Instinctive drift occurs when an operant behaviour drifts towards an instinctive behaviour (Burgos, 2015). Breland and Breland (1961) discuss multiple instances of animals drifting from trained behaviours towards instinctive behaviours. For example, pigs selecting to root rather than completing the positively reinforced behaviour (placing discs into a piggybank) they had been trained to do, and chickens pecking at objects rather than completing the operantly conditioned behaviour. Breland and Breland (1961) discuss how instinctive drift causes a breakdown of learning theory as it applies to positive reinforcement. Similar findings have been discussed by Bitterman (1975) and Boakes et al. (1978); however, considering that each example of instinctive drift that Breland and Breland (1961) encountered involved food acquisition, the phenomena may be an example of how classical and operant conditioning are intrinsically linked; just as dogs may be conditioned to drool at the sound of a bell (Domjan, 2005), the association between a behavioural cue and food may trigger innate, food related, species specific, behaviours; for example, rooting and pecking (Burgos, 2015). The innate responses are unlikely to be followed by reinforcement, because they are not the required (by the trainer) behaviours; therefore, the cue may condition a negative emotional response (due to frustration) rather than a positive emotional response. The phenomena of instinctive drift demonstrates the need to provide captive animals with outlets to express normal behaviour patterns as stipulated in the five freedoms of the Farm Animal Welfare Council (2012) and raises ethical concerns where this is not provided.

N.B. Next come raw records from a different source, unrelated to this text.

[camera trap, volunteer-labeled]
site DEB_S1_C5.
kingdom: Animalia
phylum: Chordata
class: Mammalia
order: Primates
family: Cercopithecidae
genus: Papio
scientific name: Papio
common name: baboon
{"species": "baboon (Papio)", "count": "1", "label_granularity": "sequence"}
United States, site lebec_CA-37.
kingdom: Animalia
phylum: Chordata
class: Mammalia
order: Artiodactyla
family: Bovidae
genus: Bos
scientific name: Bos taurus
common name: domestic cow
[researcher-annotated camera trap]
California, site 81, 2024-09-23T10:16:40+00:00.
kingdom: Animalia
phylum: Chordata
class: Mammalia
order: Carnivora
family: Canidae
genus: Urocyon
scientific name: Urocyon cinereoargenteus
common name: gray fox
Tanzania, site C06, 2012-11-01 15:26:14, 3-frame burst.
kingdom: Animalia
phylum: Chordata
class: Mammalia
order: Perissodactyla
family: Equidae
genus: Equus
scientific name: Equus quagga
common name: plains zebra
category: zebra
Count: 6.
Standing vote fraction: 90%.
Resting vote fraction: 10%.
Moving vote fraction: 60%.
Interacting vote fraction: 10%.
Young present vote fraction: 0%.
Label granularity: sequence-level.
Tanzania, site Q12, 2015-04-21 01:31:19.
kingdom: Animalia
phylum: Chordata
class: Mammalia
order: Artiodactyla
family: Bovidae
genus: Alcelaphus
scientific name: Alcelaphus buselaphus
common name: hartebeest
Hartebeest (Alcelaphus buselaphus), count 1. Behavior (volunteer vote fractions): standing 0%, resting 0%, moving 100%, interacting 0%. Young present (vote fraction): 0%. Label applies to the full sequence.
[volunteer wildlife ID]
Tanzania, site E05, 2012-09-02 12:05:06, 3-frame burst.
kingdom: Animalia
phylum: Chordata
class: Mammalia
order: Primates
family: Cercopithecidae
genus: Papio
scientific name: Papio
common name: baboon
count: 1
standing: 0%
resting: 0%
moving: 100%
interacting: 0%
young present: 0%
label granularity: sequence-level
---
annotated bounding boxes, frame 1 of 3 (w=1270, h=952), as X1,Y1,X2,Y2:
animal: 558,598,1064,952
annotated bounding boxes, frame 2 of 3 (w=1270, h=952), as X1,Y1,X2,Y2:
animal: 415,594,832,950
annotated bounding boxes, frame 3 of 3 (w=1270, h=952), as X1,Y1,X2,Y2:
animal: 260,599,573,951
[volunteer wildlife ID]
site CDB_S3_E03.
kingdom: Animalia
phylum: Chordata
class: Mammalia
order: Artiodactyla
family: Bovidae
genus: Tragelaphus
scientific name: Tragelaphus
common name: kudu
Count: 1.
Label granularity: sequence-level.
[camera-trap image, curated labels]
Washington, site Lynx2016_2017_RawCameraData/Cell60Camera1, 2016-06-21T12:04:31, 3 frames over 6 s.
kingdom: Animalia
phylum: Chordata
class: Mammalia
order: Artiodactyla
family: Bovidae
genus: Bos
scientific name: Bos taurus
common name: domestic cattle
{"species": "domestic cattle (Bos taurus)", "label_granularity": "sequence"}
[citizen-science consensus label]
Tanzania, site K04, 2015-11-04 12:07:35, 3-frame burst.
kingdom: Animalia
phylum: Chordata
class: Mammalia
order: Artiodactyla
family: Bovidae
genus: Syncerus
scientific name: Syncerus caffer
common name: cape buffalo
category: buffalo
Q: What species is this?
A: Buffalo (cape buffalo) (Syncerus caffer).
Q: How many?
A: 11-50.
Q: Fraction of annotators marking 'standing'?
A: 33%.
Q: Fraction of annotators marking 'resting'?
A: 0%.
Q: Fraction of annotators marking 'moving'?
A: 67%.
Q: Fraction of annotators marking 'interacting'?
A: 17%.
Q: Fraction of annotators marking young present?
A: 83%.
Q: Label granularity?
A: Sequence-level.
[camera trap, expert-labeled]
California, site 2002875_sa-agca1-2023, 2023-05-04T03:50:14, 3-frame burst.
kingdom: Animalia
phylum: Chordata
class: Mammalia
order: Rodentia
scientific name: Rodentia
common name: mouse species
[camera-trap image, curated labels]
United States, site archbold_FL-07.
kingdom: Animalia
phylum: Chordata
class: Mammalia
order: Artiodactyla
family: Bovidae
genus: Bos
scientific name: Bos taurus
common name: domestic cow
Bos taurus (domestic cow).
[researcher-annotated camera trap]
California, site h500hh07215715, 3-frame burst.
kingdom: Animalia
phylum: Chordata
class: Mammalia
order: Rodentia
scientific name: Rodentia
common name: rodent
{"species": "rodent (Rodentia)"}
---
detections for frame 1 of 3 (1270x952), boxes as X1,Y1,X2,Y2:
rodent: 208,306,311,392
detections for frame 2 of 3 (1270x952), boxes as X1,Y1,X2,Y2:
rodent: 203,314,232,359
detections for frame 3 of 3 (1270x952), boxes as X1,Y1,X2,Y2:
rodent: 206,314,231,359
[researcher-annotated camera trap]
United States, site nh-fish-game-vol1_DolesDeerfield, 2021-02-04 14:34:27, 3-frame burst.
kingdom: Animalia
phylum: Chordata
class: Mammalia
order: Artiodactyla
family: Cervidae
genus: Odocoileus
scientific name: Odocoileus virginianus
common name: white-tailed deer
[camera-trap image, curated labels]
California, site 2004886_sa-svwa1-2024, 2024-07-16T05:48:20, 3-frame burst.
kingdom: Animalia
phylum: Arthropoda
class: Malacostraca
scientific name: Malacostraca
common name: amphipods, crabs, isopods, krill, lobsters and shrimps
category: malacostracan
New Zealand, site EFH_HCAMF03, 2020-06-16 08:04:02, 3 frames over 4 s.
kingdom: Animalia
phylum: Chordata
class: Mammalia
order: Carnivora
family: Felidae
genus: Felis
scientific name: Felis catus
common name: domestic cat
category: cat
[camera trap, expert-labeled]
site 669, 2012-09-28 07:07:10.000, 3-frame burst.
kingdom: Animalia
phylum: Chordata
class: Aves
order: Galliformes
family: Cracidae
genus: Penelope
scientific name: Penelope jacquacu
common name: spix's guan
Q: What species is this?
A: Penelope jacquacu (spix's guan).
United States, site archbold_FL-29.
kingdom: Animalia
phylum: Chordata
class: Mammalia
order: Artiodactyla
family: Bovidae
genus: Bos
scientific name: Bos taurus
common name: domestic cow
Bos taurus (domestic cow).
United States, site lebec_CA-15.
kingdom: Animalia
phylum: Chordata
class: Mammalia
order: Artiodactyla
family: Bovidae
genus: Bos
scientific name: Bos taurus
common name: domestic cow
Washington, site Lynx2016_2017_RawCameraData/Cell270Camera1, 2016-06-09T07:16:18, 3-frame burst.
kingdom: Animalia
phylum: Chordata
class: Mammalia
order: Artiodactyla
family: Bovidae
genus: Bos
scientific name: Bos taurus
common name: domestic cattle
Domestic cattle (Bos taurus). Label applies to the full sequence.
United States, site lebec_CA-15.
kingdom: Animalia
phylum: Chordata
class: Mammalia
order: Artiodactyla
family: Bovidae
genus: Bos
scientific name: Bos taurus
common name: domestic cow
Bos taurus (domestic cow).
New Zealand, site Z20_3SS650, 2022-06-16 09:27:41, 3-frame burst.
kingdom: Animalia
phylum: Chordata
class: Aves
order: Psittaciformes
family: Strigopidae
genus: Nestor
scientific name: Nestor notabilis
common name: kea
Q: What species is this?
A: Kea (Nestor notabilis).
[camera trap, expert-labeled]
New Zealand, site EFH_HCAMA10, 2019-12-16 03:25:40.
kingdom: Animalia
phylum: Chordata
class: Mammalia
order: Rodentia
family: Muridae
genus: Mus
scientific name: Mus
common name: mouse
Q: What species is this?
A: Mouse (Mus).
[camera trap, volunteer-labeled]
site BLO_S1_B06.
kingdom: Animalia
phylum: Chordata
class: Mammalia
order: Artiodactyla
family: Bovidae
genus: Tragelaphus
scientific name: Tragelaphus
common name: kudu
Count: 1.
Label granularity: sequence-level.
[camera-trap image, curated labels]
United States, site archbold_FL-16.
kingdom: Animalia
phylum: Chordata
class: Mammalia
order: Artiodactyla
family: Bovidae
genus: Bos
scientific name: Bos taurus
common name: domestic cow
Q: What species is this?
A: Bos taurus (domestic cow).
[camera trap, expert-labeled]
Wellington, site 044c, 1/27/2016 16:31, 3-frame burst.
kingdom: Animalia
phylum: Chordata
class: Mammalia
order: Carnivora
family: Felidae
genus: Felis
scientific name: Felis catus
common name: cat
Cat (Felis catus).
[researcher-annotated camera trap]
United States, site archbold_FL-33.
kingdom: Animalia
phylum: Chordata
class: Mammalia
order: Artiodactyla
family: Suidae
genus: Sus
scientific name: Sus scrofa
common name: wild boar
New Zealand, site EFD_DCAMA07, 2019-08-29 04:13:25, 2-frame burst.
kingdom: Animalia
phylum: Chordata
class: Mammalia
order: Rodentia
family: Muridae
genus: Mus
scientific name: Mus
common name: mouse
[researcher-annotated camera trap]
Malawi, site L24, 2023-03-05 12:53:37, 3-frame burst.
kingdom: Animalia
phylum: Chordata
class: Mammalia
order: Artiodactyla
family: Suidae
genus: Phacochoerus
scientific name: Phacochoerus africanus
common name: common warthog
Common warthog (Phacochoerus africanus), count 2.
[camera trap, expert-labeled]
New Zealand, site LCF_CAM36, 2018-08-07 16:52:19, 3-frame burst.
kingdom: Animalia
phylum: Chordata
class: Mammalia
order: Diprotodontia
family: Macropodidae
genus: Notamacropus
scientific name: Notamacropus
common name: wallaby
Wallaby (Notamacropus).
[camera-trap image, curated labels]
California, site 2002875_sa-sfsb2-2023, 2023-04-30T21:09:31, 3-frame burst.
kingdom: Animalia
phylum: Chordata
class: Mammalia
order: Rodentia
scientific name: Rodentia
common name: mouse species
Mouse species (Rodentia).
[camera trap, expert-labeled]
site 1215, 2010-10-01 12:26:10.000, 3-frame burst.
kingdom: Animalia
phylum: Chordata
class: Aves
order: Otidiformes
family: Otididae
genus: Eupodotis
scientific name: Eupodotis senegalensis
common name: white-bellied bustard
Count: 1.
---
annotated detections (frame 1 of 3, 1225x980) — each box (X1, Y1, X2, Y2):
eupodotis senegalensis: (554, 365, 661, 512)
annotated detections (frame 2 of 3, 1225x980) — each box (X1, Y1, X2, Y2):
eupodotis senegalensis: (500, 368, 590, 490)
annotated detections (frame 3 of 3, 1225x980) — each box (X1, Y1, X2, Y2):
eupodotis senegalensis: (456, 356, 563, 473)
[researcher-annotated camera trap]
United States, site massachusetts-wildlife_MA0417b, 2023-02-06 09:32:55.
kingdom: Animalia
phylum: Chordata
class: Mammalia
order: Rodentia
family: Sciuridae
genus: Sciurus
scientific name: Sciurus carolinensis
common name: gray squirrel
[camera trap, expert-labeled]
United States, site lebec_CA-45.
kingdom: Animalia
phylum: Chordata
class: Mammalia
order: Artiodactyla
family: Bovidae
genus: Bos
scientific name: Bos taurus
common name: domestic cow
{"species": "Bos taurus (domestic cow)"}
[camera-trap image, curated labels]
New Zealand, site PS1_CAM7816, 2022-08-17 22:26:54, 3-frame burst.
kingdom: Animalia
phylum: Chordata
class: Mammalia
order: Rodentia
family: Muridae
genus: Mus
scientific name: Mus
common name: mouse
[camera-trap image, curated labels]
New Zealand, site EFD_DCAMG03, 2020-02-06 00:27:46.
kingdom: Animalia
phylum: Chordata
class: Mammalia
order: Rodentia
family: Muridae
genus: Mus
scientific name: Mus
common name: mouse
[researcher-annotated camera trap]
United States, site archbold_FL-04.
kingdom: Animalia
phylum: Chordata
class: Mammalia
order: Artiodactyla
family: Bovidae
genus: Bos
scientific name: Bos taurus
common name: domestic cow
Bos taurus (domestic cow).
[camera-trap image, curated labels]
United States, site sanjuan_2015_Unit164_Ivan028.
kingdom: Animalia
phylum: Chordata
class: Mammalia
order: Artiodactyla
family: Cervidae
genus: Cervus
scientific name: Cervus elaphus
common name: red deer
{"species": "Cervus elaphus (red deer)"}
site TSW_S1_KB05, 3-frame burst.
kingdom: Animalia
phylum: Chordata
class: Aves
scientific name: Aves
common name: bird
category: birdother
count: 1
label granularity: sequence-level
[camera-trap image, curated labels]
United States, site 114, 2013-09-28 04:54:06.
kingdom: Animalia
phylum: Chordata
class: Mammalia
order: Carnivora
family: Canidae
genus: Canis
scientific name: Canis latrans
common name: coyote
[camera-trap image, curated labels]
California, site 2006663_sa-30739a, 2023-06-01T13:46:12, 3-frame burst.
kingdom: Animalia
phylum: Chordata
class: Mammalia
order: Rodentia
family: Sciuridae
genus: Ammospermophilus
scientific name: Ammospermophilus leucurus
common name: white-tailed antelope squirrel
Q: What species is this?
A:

I’m sure there are many more examples you could think of, but the point is, we shouldn’t assume that a reinforcer is always a reinforcer.
References available on request.
5 thoughts on “When is a reinforcer not a reinforcer?”
Thankyou for this 🙂
Thank you so much for this. So interesting. Is it possible that instinctive drift is caused by the animal finding a natural behaviour more intrinsically reinforcing than the conditioned operant behaviour, rather than possibly being triggered by the use of food as a positive reinforcer? The natural behaviour would then end up being reinforced by the trainer stopping the training reinforcement as there isn’t a trained behaviour to reinforce. That would then make the rooting/ pecking more likely to happen again.
Hi Carol, yes indeed and I have given a similar arguement for it in the past. I think maybe the real difference though is the intrinsic value of the rooting compared with a trained behaviour and also we may be triggering food related model action patterns, or similar. I think both arguements hold water and are interesting to consider.
Please could I have a list of the references
Hi Sue, please use the contact form to give me an email address and I’ll send it.